#### DIRECTIVE:
Edit the entries from the line containing "As this photograph" through the end, replacing "Given" with "Considering" and leaving everything else unchanged.

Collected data
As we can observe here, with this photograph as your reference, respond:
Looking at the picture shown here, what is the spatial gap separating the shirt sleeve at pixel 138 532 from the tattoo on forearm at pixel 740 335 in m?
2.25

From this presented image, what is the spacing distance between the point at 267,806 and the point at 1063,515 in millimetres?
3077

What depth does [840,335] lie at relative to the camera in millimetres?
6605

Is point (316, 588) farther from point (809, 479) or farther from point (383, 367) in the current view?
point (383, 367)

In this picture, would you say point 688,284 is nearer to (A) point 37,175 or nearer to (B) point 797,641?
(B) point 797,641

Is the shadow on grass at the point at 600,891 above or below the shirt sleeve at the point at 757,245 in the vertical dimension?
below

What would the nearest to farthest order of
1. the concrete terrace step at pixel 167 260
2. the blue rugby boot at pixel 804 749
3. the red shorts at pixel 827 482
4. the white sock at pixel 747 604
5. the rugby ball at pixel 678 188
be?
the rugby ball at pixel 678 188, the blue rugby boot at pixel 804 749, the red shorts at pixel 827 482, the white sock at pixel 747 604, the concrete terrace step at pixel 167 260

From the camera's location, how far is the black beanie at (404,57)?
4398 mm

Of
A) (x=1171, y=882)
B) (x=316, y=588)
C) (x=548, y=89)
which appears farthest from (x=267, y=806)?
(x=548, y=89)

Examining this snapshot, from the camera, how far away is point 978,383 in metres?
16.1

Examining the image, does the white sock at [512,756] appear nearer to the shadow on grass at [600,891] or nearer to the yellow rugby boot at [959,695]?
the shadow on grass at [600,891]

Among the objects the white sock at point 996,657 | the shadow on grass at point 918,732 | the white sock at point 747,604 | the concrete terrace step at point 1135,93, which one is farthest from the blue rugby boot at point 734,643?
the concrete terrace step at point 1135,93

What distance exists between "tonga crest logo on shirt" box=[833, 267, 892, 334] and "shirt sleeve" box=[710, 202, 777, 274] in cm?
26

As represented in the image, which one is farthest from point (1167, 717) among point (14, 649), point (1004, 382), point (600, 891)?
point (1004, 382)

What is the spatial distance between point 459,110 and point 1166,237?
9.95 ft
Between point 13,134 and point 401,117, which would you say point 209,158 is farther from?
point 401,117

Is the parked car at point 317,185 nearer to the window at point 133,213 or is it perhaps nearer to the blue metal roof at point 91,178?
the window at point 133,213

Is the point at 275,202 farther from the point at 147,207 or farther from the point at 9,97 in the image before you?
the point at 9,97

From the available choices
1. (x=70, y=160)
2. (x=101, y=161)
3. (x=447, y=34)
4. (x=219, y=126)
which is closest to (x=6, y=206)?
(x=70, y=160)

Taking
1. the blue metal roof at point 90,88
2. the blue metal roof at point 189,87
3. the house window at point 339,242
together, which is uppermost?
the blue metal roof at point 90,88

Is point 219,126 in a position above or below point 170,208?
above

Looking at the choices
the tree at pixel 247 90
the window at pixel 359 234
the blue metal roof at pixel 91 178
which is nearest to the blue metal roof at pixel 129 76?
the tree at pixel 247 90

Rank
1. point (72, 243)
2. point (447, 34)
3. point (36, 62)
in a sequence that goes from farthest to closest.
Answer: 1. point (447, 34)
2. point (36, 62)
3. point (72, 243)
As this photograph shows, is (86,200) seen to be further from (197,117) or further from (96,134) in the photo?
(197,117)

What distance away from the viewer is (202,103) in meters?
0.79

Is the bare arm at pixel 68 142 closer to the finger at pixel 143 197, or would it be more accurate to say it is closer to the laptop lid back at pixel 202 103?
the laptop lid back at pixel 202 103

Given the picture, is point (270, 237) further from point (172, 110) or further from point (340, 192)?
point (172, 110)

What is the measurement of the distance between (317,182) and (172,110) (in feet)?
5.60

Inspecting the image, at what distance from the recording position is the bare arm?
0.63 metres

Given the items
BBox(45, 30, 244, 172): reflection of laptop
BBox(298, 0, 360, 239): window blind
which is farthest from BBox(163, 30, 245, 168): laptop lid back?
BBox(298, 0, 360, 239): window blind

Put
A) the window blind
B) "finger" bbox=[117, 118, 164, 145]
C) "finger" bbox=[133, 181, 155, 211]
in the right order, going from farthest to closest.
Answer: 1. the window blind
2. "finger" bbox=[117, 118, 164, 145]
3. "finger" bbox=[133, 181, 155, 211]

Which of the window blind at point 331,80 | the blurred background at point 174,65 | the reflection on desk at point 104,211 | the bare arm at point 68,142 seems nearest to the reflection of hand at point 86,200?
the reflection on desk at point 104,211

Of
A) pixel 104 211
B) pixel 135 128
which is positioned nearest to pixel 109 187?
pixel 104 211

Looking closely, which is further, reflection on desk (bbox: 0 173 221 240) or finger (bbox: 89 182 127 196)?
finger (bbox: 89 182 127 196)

#### EXERCISE SOLUTION:
As this photograph shows, is (86,200) seen to be further from (197,117) or further from (96,134) in the photo?
(197,117)

What distance away from the viewer is (202,103) in meters?
0.79

Is the bare arm at pixel 68 142 closer to the finger at pixel 143 197, or would it be more accurate to say it is closer to the laptop lid back at pixel 202 103?
the laptop lid back at pixel 202 103

Considering the picture, is point (270, 237) further from point (172, 110) or further from point (340, 192)?
point (172, 110)

What is the measurement of the distance between (317,182) and (172,110) (in feet)?
5.60

Inspecting the image, at what distance from the recording position is the bare arm?
0.63 metres

Considering the items
BBox(45, 30, 244, 172): reflection of laptop
BBox(298, 0, 360, 239): window blind
which is farthest from BBox(163, 30, 245, 168): laptop lid back?
BBox(298, 0, 360, 239): window blind

Put
A) the window blind
B) "finger" bbox=[117, 118, 164, 145]
C) "finger" bbox=[133, 181, 155, 211]
in the right order, going from farthest to closest.
Answer: 1. the window blind
2. "finger" bbox=[117, 118, 164, 145]
3. "finger" bbox=[133, 181, 155, 211]

Which of the window blind at point 331,80 | the blurred background at point 174,65 | the reflection on desk at point 104,211 | the bare arm at point 68,142 seems nearest to the reflection of hand at point 86,200?
the reflection on desk at point 104,211

Of
A) pixel 104 211
B) pixel 135 128
which is positioned nearest to pixel 109 187?
pixel 104 211

Looking closely, which is further, reflection on desk (bbox: 0 173 221 240) or finger (bbox: 89 182 127 196)?
finger (bbox: 89 182 127 196)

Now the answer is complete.